Accepting that without argument, Norris affirmed, “There was no sign of him. But he’ll be found.” He mused a bit, went on, “We’re now tracing all contacts of the entire bunch, and pulling them in as fast as we find them. The total number may come to hundreds. Anyone known to have stood within a yard of any one of them is liable to be taken for questioning. You’d better hold yourself in readiness to look them over as we line them up.”
“All right.”
“It may go on for weeks, perhaps months.”
“I’ll suffer it.” Harper eyed him speculatively. “You say that Riley’s house was deserted when your men arrived?”
“Yes.”
“Who tipped them to leave in a hurry?”
“Nobody,” said Norris. “When Riley didn’t return on time, they took alarm and fled.”
“It was more positive than that,” Harper declared. “They were tipped.”
“By whom?”
“By Riley himself. He couldn’t help it. He lost consciousness and that was enough for them. They got, out fast the moment one of your boys clouted Riley on the head. They knew he’d been caught.”
“I don’t see how,” Norris protested.
“Never mind how. I’m telling you that each one of them knows when another has been put out of action.”
“What of it, anyway?”
“At the Bio Lab they’re holding an afflicted dog. I’ve a feeling that sooner or later that- animal may be able to summon help. It’s a guess and nothing more. How about persuading Jameson to put a guard on the place?”
“It’s already protected. You ought to know that; you’ve been there.”
“The guard is a military one. It isn’t prepared for the sort of trouble we’re having here.”
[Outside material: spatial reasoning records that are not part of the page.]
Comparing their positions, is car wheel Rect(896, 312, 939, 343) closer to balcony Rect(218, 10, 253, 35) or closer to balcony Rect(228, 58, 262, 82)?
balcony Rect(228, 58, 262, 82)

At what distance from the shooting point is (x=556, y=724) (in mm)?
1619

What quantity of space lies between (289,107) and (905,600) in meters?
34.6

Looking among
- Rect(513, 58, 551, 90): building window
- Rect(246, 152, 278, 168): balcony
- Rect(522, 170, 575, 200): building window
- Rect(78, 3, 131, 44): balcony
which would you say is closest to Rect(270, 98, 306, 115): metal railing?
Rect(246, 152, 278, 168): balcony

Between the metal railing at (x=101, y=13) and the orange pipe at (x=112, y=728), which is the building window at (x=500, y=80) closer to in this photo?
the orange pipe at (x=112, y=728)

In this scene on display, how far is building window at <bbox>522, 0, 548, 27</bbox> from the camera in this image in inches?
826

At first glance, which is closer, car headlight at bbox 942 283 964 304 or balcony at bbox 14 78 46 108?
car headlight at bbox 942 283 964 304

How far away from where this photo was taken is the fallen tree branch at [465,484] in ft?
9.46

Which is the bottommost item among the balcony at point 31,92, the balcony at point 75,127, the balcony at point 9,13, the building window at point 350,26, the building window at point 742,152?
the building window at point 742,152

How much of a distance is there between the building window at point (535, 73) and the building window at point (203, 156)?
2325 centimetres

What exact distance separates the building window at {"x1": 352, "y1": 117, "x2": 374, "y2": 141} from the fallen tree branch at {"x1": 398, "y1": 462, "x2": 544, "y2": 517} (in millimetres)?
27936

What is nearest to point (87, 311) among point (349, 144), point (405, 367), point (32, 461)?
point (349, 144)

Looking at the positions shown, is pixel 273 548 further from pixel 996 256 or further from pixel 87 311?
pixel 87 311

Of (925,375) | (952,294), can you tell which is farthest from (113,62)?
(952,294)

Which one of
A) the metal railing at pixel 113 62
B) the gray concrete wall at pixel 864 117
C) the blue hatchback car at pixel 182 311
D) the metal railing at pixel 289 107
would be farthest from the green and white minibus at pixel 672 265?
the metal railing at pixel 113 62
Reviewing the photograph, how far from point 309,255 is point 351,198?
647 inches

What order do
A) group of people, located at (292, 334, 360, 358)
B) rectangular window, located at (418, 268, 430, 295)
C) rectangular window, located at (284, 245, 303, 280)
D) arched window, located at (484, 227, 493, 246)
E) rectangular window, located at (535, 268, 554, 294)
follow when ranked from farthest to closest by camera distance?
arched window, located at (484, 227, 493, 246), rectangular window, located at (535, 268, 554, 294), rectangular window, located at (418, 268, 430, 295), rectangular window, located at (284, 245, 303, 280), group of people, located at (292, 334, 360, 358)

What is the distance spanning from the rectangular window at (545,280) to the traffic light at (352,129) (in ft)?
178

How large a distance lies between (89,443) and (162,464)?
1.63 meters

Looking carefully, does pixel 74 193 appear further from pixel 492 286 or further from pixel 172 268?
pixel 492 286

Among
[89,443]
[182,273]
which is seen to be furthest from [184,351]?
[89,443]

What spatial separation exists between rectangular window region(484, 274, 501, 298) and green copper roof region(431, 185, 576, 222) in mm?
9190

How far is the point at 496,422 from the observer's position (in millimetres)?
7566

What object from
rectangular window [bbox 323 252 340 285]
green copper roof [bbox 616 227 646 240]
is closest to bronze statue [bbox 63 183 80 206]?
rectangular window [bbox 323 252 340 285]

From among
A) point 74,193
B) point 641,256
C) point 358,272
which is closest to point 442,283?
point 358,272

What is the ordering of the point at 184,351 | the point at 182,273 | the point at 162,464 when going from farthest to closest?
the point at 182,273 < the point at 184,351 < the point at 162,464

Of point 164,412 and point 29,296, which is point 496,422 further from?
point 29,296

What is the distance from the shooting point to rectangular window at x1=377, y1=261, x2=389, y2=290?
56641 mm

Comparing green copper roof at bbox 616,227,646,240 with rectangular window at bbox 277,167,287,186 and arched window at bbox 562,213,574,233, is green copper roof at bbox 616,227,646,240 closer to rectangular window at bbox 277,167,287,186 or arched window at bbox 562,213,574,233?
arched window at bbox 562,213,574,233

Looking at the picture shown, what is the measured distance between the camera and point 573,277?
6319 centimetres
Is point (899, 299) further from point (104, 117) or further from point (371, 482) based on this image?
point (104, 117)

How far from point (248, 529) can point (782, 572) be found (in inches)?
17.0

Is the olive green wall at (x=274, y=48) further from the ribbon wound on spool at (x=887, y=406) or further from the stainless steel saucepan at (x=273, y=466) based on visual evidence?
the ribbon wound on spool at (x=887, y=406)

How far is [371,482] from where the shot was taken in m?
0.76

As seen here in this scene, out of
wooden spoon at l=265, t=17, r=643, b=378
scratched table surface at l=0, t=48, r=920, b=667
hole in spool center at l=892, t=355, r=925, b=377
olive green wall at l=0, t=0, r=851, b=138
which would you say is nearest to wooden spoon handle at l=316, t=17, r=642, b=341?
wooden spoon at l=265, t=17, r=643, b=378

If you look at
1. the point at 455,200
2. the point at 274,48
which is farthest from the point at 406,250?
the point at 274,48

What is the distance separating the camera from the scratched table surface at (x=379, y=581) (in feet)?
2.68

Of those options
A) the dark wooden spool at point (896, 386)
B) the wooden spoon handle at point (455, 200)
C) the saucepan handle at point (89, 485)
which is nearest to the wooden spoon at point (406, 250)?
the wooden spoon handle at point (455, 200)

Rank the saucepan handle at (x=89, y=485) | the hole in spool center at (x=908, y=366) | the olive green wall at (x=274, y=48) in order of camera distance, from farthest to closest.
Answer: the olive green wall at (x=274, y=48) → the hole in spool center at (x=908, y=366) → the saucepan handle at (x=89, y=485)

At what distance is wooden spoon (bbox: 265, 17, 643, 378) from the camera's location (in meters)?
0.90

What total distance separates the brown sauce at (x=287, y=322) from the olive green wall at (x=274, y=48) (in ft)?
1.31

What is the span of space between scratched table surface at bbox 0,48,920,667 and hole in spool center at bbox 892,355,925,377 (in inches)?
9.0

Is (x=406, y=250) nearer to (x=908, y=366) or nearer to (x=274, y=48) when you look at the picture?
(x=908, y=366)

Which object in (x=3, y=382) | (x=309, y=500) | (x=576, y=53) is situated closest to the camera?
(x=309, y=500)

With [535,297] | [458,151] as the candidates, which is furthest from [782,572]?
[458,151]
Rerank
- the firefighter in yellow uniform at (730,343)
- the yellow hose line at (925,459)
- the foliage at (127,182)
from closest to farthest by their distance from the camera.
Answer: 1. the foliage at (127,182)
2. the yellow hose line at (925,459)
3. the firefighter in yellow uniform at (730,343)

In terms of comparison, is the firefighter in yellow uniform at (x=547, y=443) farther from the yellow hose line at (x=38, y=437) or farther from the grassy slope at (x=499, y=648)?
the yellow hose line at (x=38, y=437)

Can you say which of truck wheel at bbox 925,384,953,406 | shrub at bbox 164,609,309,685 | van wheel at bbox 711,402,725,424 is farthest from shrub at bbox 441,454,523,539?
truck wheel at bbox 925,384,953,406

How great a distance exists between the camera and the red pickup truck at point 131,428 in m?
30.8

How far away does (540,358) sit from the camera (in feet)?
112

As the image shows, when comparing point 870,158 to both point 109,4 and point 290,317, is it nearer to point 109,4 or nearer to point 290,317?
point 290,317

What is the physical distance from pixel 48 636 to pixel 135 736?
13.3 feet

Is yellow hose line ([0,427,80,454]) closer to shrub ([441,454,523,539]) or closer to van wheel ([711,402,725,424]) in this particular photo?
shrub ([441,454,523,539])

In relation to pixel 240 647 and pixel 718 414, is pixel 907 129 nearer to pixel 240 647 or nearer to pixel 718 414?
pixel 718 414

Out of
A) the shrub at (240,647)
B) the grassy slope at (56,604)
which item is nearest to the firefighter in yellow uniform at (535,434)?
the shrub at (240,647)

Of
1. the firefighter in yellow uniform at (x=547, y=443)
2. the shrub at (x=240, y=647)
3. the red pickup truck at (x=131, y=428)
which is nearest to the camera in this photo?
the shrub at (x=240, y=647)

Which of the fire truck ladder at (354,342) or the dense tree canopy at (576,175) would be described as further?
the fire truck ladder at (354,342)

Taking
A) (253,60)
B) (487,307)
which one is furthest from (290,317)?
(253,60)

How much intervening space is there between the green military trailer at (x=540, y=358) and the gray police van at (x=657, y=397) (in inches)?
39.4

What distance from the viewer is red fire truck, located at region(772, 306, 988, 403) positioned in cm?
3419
“You’re doing the identification for us at this end,” said Norris. “Who’ll do it for them down there?”
“Me.”
“What, over such a distance?”
“I’m going there. I’m a constant center of interest to the foe, no matter where I may be. That dog is a focal point for them; so is each and every live victim we hold. Get them all in one place and we thereby create a cumulative attraction that may prove irresistible. Desire for revenge, rescue and continued concealment should be more than enough to draw the enemy’s full strength to the one spot. Their best bet lies in making a concerted effort. It would be about the only chance we’d get of settling them with a single blow.”
“I’ll put it to Jameson and ask him to consult General Conway,” said Norris. “The plan is worth considering.”
“While you’re at it, you can tell Jameson that I’m on my way no matter what is decided.”
“You can’t do that.”
“I can. Try giving me contrary orders and see where it gets you.” He grinned at Norris. “I’m a free individual and intend to remain one, with or without the kind permission of Conway or any other character.”
“But Rausch and I have to stay with you,” Norris objected. “And we’re supposed to work this trap. It’s operating all right; look at today’s catch.”
“The bait is transferring itself to a bigger and better rat-run,” Harper gave back. “Please yourself whether you come along.”
He tramped into his office, found his week-end case, checked its contents, said to Moira, “Hold the fort, rush out” the products, make excuses for me and bank the profits. Papa’s taking another trip.”
Norris and Rausch piled into his car as he was about to start, and the former said, “We’ve got to hang onto your coattails no matter what you do. Your plant remains under guard, but if someone cockeyed walks into it there’ll be nobody to give warning.”
“Same applies at the Bio Lab, which is now a more enticing target.” Harper pulled out from the curb and took the center of the street. “And I cannot be in two places at once.”
He drove fast, with another burdened car following close behind. His mind reached out and felt around as he went through the town. This time, he decided, a faint threnody of alien thoughts would not be ignored. He was at the wheel and he’d go after it.
But it did not come.
The car swung into its fenced and patrolled destination an hour after darkness had fallen. Norris immediately put through a call to Jameson, briefed him on latest events. Sometime later, Jameson called back.
“You’re getting your own way,” Norris informed Harper. “Conway has ordered special measures to protect this place.”